La dépigmentation désigne une perte localisée de mélanine aboutissant à des zones de peau plus claires que le teint environnant. Ce phénomène regroupe des situations très différentes : une dépigmentation qui suit la cicatrisation d'une lésion cutanée ou d'une poussée de psoriasis, une dépigmentation d'origine auto-immune comme le vitiligo, ou encore une dépigmentation volontaire recherchée par l'application de produits éclaircissants, une pratique qui comporte des risques sanitaires sérieux à connaître.
Une dépigmentation peut survenir après la cicatrisation d'une brûlure, d'une plaie profonde ou d'une poussée d'eczéma : les mélanocytes de la zone lésée peuvent temporairement ou durablement produire moins de mélanine une fois l'inflammation résorbée. Un geste cosmétique trop agressif (peeling profond, laser mal dosé) peut également léser les mélanocytes et laisser une zone plus claire, parfois de façon durable.

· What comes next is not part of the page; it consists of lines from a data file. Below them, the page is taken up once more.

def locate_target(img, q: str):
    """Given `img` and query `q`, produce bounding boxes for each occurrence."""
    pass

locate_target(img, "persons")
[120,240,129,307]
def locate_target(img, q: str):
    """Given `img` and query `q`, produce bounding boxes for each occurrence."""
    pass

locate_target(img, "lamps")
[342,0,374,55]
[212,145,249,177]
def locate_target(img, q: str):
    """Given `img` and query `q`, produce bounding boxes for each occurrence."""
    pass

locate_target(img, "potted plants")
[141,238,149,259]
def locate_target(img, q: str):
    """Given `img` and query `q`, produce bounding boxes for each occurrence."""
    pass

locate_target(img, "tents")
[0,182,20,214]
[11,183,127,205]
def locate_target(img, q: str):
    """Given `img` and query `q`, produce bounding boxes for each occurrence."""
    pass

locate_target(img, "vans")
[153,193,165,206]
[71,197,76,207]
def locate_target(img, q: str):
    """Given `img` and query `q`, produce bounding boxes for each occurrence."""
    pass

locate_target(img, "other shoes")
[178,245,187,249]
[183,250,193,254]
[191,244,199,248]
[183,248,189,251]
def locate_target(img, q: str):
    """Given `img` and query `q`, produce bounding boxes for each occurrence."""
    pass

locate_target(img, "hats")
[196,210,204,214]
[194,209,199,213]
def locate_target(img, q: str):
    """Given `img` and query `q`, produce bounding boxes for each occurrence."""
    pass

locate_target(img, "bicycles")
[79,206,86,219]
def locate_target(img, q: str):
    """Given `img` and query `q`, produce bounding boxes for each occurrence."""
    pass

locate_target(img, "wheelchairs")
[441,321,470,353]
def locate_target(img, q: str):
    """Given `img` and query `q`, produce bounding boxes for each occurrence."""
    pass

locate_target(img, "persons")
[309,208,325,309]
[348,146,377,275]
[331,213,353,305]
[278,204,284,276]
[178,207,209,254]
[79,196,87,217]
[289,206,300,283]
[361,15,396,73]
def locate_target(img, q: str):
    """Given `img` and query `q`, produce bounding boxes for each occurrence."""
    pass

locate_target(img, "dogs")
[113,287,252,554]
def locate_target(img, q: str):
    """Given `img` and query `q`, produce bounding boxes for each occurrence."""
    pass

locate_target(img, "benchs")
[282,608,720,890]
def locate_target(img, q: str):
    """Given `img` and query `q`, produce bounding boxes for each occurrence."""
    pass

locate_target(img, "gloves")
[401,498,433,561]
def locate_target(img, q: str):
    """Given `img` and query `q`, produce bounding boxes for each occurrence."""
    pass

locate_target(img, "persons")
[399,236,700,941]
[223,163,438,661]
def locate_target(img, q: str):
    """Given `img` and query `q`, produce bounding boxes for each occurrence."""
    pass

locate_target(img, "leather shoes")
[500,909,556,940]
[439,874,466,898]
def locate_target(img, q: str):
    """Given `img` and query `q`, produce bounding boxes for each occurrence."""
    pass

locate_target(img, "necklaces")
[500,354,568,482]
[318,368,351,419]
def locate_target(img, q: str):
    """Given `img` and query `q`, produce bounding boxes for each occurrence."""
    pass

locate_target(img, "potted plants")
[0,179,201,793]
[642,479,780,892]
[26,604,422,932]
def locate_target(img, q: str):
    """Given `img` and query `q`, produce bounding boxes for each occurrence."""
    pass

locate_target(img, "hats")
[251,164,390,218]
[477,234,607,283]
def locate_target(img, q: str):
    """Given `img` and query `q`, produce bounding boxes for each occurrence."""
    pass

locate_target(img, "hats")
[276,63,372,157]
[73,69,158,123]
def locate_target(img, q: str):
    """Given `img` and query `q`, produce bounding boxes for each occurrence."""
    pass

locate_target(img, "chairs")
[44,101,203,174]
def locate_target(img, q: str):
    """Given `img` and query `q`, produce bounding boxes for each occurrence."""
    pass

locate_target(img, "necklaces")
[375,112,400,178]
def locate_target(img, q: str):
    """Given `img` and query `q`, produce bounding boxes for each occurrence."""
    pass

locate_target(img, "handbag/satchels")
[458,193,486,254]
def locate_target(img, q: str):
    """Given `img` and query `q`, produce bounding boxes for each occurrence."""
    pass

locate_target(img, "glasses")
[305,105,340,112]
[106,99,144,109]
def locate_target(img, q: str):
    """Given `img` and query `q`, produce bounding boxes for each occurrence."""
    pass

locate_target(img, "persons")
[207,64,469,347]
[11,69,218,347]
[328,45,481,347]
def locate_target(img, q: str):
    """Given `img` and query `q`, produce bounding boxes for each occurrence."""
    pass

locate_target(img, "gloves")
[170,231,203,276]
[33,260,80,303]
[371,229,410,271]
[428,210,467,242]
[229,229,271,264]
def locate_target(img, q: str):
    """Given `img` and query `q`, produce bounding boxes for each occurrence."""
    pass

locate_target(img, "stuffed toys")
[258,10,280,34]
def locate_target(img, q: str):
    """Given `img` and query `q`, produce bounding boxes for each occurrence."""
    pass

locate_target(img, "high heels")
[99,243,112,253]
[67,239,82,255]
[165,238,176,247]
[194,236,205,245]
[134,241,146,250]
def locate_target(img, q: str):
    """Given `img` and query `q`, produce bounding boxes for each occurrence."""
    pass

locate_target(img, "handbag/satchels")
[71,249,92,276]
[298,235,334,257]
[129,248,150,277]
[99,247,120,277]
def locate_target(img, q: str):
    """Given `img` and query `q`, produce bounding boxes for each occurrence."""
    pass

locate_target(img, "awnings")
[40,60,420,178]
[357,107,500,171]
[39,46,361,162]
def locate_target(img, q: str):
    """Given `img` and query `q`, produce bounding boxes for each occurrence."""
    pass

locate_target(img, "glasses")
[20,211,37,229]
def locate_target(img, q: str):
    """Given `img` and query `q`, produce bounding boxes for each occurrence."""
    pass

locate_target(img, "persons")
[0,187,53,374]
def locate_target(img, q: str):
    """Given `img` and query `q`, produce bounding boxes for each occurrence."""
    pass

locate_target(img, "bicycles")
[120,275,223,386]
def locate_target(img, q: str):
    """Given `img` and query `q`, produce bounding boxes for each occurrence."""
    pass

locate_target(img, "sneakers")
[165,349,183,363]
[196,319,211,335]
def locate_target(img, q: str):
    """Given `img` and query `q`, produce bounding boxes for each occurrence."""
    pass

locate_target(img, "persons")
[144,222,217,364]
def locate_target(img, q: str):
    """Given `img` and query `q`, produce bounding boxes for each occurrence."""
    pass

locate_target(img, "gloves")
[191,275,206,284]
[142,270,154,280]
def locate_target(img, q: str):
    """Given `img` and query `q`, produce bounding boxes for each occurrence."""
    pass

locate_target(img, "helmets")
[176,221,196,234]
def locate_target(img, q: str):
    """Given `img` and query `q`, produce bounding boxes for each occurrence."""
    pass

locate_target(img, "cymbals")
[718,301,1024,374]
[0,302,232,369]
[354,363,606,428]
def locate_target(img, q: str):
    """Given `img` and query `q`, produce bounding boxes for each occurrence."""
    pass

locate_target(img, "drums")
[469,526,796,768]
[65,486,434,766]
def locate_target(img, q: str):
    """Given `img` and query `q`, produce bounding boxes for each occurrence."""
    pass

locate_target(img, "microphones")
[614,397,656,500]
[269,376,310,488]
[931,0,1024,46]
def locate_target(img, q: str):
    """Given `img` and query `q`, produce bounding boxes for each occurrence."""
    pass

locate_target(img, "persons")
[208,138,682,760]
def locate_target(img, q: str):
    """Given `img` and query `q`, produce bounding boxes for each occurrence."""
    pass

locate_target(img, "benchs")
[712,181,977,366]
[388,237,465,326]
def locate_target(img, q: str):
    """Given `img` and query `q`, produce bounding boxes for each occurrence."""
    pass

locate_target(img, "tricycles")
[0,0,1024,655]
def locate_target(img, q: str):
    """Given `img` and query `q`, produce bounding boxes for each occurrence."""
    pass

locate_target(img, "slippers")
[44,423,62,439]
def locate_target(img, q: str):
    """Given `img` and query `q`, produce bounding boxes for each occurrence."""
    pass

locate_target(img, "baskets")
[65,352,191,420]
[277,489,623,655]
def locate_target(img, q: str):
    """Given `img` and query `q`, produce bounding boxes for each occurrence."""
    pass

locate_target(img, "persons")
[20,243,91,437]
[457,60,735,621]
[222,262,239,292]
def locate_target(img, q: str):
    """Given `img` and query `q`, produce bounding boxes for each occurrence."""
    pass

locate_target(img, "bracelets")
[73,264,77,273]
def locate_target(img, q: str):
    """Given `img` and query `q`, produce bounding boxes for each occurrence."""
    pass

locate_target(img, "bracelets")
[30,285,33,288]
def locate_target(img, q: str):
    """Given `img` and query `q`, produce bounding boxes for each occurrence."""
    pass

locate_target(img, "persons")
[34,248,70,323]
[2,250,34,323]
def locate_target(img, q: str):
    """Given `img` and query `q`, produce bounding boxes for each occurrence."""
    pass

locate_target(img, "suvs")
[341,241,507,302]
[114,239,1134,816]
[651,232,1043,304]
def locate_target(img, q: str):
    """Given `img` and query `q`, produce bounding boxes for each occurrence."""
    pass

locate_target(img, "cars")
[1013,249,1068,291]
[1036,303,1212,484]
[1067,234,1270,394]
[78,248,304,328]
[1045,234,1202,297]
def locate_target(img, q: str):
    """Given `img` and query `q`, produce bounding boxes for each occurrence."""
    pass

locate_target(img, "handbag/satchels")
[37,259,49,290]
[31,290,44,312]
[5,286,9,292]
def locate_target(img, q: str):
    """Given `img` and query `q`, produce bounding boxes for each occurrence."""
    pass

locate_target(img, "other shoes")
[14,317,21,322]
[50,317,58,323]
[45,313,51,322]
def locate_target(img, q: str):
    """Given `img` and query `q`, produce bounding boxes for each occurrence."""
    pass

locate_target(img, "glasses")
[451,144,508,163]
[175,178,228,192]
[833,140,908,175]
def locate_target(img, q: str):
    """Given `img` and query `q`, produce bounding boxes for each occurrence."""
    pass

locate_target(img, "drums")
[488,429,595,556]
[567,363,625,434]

La réversibilité dépend de la profondeur de l'atteinte des mélanocytes : une dépigmentation superficielle et récente a davantage de chances de s'estomper progressivement en plusieurs mois, tandis qu'une atteinte profonde ou ancienne laisse plus difficilement repartir la production de mélanine locale. La cicatrice sous-jacente joue également un rôle : un tissu cicatriciel dense limite la recolonisation par des mélanocytes fonctionnels.
La dépigmentation volontaire, ou éclaircissement cutané intentionnel, repose parfois sur l'usage prolongé et non encadré de produits contenant des corticoïdes forts, de l'hydroquinone à haute concentration ou des sels de mercure, des substances dont la vente libre est strictement encadrée voire interdite en France en raison de leurs effets indésirables graves : atrophie cutanée irréversible, vergetures, hyperpigmentation paradoxale (ochronose exogène), fragilisation de la barrière cutanée nécessitant parfois des soins réparateurs à l'allantoine, et absorption systémique pouvant affecter d'autres organes. Ces pratiques exposent à des risques disproportionnés par rapport au bénéfice esthétique recherché et ne doivent jamais être entreprises sans encadrement médical.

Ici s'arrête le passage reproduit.